Tren global preferensi konsumen yang menginginkan produk alami, segar dan minim proses juga menjadi tantangan bagi industri susu. Pada akhirnya konsumen akan berpikir bahwa produk susu berbasis UHT kehilangan nutrisi dan tidak alami lagi. Fenomena ini mendorong produsen untuk mencari alternatif solusi proses yang aman sesuai standar internasional namun masih tetap mempertahankan nilai gizi susu segar. Salah satu alternatif teknologi tersebut adalah mikrofiltrasi.

# Cuplikan Data:
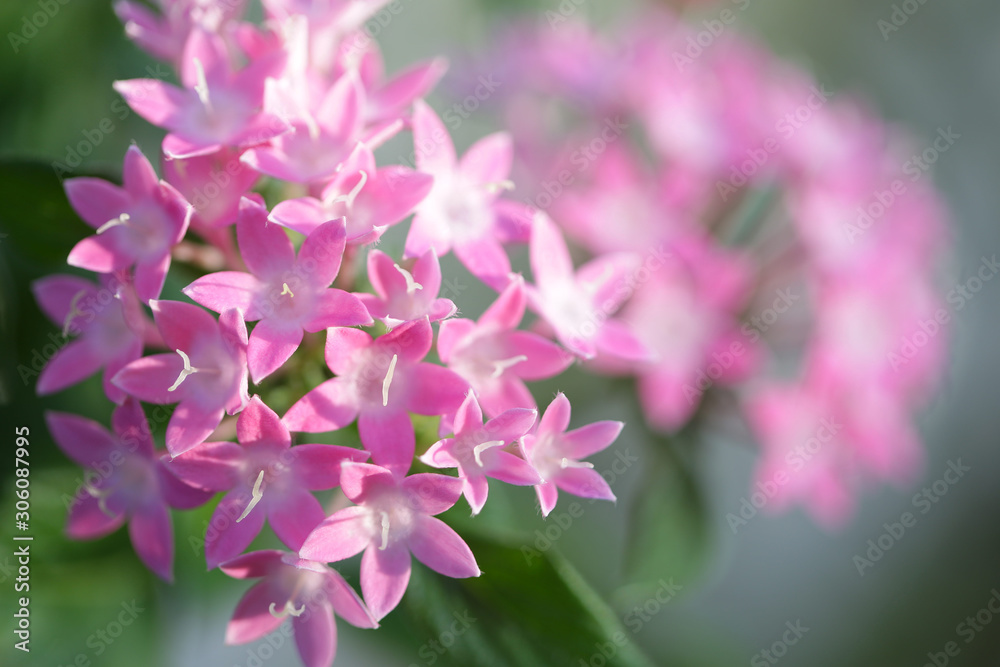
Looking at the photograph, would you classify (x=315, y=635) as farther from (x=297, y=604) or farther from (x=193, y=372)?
(x=193, y=372)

# Tugas yang Diberikan 1:
Tuliskan tanpa perubahan bagian teks tentang industri susu antara "Tren global preferensi" dan "tersebut adalah mikrofiltrasi.", termasuk keduanya.
# Tugas yang Diberikan 2:
Apa terjemahan bahasa Inggris dari kalimat dalam teks tentang industri susu ini: "Fenomena ini mendorong produsen untuk mencari alternatif solusi proses yang aman sesuai standar internasional namun masih tetap mempertahankan nilai gizi susu segar."?

# Tanggapan 1:
Tren global preferensi konsumen yang menginginkan produk alami, segar dan minim proses juga menjadi tantangan bagi industri susu. Pada akhirnya konsumen akan berpikir bahwa produk susu berbasis UHT kehilangan nutrisi dan tidak alami lagi. Fenomena ini mendorong produsen untuk mencari alternatif solusi proses yang aman sesuai standar internasional namun masih tetap mempertahankan nilai gizi susu segar. Salah satu alternatif teknologi tersebut adalah mikrofiltrasi.

# Tanggapan 2:
This phenomenon drives producers to look for alternative process solutions that are safe according to international standards yet still preserve the nutritional value of fresh milk.